There is a lot of talk about vaginismus being a psychological condition.While psychological factors can be a strong contributing factor in some women, vaginismus always involves a physical problem. This physical problem might be tight muscles, or being unable to relax the pelvic floor muscles, or both. Therefore, physical treatment is often required to overcome the problem.

A common treatment for vaginismus is the use of ”vaginal dilators”. Dilators are cylindrical objects in various sizes that are inserted into the vagina to stretch the muscles and ”get used” to the feeling of something being inserted.

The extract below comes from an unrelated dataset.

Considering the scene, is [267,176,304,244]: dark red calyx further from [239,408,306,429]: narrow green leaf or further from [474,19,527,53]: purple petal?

However, dilators are sometimes not the best place to start. In fact, sometimes they can make the problem worse. It is important to have an assessment performed by an experienced practitioner, who will choose from an array of techniques to find the most appropriate one for you.

Sometimes vaginal dilators will be the right place to start. Even so, you need some professional advice on which ones to choose. There is a great range of dilators available at the wonderful site Pelvic Floor Exercise. Once we know vaginal dilators are right for you, you might still dread the thought of using them. If so, you might find it useful to read my series on how to make using vaginal dilators less unappealing.

People often feel nervous about having an assessment for their vaginismus. Yes, we do need to do a vaginal examination, which is something you may dread. You can rest assured that with an experienced and skilled practitioner, this will be as gentle as it possibly can be. Having a comprehensive assessment is the first and essential step to recovering from vaginismus.